--- Supplied records ---

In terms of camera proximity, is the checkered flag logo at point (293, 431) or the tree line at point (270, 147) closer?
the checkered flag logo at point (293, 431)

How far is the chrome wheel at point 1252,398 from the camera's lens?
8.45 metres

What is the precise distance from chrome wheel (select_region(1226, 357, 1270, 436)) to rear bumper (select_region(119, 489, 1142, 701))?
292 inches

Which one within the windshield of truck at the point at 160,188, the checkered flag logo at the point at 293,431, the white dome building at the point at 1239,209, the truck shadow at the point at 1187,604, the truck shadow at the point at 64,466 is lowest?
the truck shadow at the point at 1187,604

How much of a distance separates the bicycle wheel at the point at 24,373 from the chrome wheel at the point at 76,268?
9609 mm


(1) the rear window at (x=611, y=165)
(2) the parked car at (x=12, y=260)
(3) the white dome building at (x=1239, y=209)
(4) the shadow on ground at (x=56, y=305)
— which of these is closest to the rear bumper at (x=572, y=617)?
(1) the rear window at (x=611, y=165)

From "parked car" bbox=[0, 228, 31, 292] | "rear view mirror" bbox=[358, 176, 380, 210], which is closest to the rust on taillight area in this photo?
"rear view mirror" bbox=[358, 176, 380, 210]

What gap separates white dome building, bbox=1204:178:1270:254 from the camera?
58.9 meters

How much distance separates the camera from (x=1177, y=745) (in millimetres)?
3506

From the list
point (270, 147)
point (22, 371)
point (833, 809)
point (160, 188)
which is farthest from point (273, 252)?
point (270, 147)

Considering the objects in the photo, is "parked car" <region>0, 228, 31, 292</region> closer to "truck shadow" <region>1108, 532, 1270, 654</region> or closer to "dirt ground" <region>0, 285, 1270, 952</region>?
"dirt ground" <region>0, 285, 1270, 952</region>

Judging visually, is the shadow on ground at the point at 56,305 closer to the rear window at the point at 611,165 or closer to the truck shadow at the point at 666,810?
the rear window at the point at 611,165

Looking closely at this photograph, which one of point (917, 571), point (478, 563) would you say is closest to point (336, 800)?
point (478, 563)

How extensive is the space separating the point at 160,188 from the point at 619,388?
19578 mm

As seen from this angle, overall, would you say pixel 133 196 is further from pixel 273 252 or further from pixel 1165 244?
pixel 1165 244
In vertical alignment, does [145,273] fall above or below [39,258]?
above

---

→ **Exercise goal**: Write out the entire listing above word for word, changing nothing.

→ **Worked solution**:
In terms of camera proximity, is the checkered flag logo at point (293, 431) or the tree line at point (270, 147) closer?
the checkered flag logo at point (293, 431)

How far is the chrome wheel at point 1252,398 from the camera's lens?
8.45 metres

What is the precise distance from chrome wheel (select_region(1226, 357, 1270, 436)) to rear bumper (select_region(119, 489, 1142, 701))?
292 inches

Which one within the windshield of truck at the point at 160,188, the checkered flag logo at the point at 293,431, the white dome building at the point at 1239,209, the truck shadow at the point at 1187,604, the truck shadow at the point at 64,466 is lowest?
the truck shadow at the point at 1187,604

How much of a distance separates the bicycle wheel at the point at 24,373 from the chrome wheel at the point at 76,268?
9609 mm


(1) the rear window at (x=611, y=165)
(2) the parked car at (x=12, y=260)
(3) the white dome building at (x=1239, y=209)
(4) the shadow on ground at (x=56, y=305)
— which of these is closest to the rear bumper at (x=572, y=617)?
(1) the rear window at (x=611, y=165)

From "parked car" bbox=[0, 228, 31, 292] | "rear view mirror" bbox=[358, 176, 380, 210], which is closest to the rust on taillight area in this photo?
"rear view mirror" bbox=[358, 176, 380, 210]

What gap separates white dome building, bbox=1204:178:1270:254 from the camera?
58.9 meters

How much distance separates the camera from (x=1177, y=745) (in millimetres)?
3506

From the list
point (270, 147)
point (22, 371)
point (833, 809)
point (160, 188)
which is farthest from point (273, 252)?
point (270, 147)

Considering the objects in the photo, is "parked car" <region>0, 228, 31, 292</region> closer to "truck shadow" <region>1108, 532, 1270, 654</region> or closer to "dirt ground" <region>0, 285, 1270, 952</region>?
"dirt ground" <region>0, 285, 1270, 952</region>

Judging visually, is the shadow on ground at the point at 56,305 closer to the rear window at the point at 611,165 or closer to the truck shadow at the point at 666,810?
the rear window at the point at 611,165

Looking closely at this photograph, which one of point (917, 571), point (478, 563) would you say is closest to point (336, 800)?
point (478, 563)

How extensive is the space separating the point at 160,188 from the point at 619,388?
19578 mm

As seen from this angle, overall, would you say pixel 133 196 is further from pixel 273 252 or further from pixel 1165 244?
pixel 1165 244
In vertical alignment, does [145,273] fall above or below [39,258]?
above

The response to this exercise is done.